Protestor holding sign that reads Mercy for Immigrants

By John Garvey, President
CatholicU, Spring 2020

I don’t know who named the DREAM Act. It’s an inspired name for the legislation that seeks to recognize undocumented youth as legal residents in our nation. DREAM is an acronym for Development, Relief, and Education for Alien Minors, and the DREAM Act was first introduced in 2001 by Utah’s Republican Senator Orrin Hatch.

The legislation began a movement. We began to refer to all immigrants who came to the United States before their 18th birthdays as DREAMers. Our best guess is that there are some 3.6 million DREAMers living in the United States. They dream of something most of us take for granted: citizenship in the country they call home. Sometimes it’s the only country they remember.

Ten versions of the DREAM Act have been introduced in Congress over the last 19 years. All failed to get the necessary votes to pass both houses, despite widespread bipartisan and popular support. Gallup polls from 2010 onward reveal growing support for the main pillars of the DREAM Act. In 2016, 84% of respondents expressed support for the legislation.

DACA is a related acronym. It stands for Deferred Action for Childhood Arrivals. President Barack Obama introduced the DACA program by executive order in 2012. This stop-gap measure (renewed from time to time) did not provide a path to citizenship or permanent residency, but it did protect against deportation for two years, and allowed participants to work legally and obtain a driver’s license. Though not perfect, it was a welcome relief for those who qualified. A small dream come true.

In 2017, President Donald Trump announced he would end DACA because, he judged, it was “unlawful and unconstitutional and cannot be successfully defended in court.” That decision was contested, and in November the legal challenges arrived at the U.S. Supreme Court.

Whichever way the Supreme Court ultimately decides, it’s important to remember that DACA is only a temporary, partial solution. The 800,000 participants in DACA represent a mere 22% of the 3.6 million undocumented immigrants who arrived in the United States as children and teenagers. The rest either didn’t qualify, didn’t apply, or couldn’t afford the fees. And DREAMers account for only 33% of the estimated 11.3 million undocumented immigrants living in our country, including the siblings, parents, and grandparents of DREAMers.

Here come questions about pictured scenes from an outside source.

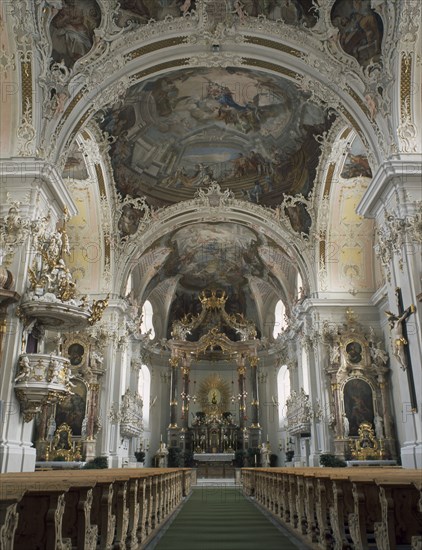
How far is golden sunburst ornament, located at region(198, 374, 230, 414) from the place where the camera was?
2809 cm

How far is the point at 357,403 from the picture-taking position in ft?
53.6

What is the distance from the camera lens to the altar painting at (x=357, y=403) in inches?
636

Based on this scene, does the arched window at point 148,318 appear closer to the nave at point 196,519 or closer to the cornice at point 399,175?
the cornice at point 399,175

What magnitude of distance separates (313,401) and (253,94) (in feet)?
34.8

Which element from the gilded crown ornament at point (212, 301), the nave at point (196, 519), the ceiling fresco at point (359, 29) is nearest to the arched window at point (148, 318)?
the gilded crown ornament at point (212, 301)

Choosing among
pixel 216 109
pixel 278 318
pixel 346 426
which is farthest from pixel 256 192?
pixel 278 318

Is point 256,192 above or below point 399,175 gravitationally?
above

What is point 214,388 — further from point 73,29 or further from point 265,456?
point 73,29

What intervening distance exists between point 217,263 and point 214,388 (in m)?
7.56

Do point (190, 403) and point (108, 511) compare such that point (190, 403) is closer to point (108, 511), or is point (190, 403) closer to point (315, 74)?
point (315, 74)

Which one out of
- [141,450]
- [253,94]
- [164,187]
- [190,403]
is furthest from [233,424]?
[253,94]

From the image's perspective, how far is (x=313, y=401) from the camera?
59.0 feet

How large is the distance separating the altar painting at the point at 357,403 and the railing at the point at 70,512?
11.2 m

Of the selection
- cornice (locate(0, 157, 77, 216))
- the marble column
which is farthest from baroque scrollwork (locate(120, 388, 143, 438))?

The Catholic University of America supports DACA students, and it supports the DREAM Act, but it is also committed to a much bigger dream. In his message for the 2019 World Day of Migrants and Refugees, Pope Francis reminded us that immigration isn’t “just about migrants: it is about our humanity.”

The presence of migrants and refugees — and of vulnerable people in general — is an invitation to recover some of those essential dimensions of our Christian existence and our humanity that risk being overlooked in a prosperous society. … When we show concern for them, we also show concern for ourselves, for everyone; in taking care of them, we all grow.

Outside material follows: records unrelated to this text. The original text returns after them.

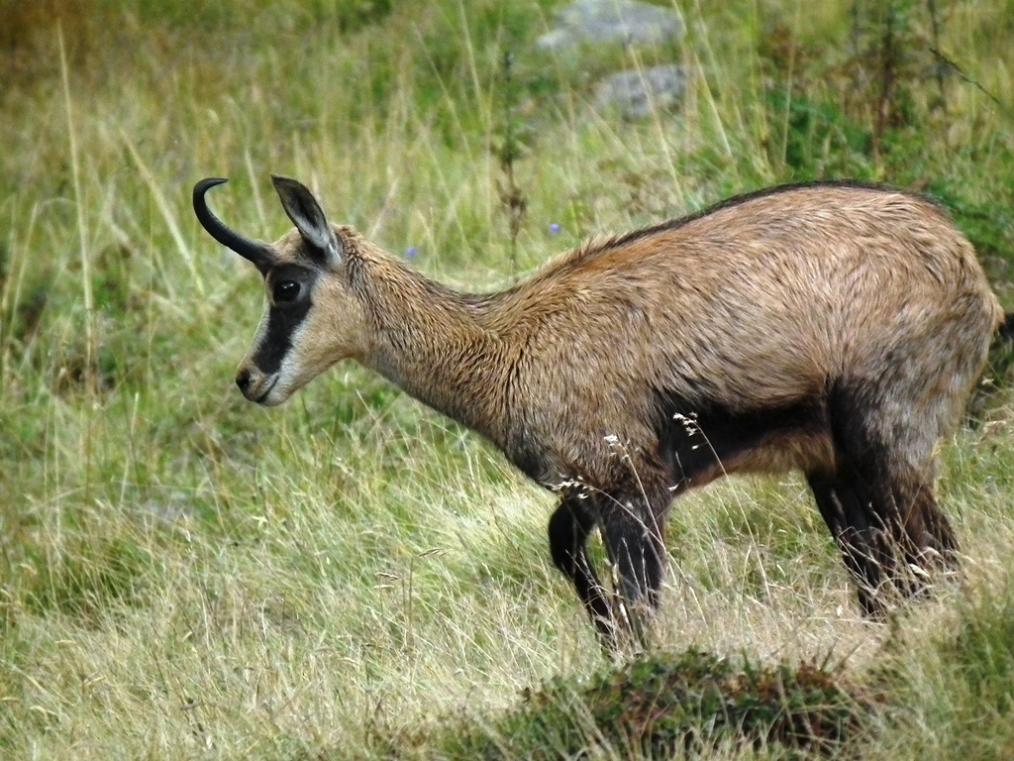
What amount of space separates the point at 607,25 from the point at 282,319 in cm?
751

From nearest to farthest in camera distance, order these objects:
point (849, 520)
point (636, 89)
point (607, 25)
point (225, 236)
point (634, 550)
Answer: point (634, 550), point (849, 520), point (225, 236), point (636, 89), point (607, 25)

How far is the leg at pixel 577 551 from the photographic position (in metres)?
6.45

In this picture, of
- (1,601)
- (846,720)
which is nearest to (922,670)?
(846,720)

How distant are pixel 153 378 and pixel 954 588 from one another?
645 cm

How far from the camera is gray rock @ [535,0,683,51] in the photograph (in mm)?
13359

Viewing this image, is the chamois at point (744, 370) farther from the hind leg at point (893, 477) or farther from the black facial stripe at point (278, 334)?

Pope Francis wrote that the Christian response to migrants boils down to four words: “welcome, protect, promote, and integrate.” To that end, Catholic University has dedicated various resources on campus to assist every member of our community facing issues connected with their immigration status, including Campus Ministry, the Office of Student Affairs — in particular the Center for Cultural Engagement — the Immigrant and Refugee Advocacy Clinic of our Columbus School of Law, and our General Counsel, just to name a few. We have created a bilingual resource page on our website with information about the many campus and community organizations dedicated to lending a hand or extending a heartfelt welcome to migrants.

I hope all of us will work together to do more to support the immigrants in our midst and, to borrow from Pope Francis once more, “build a world that is more and more in accord with God’s plan” on our campus, and in our nation. In my book, a bigger dream simply doesn’t exist.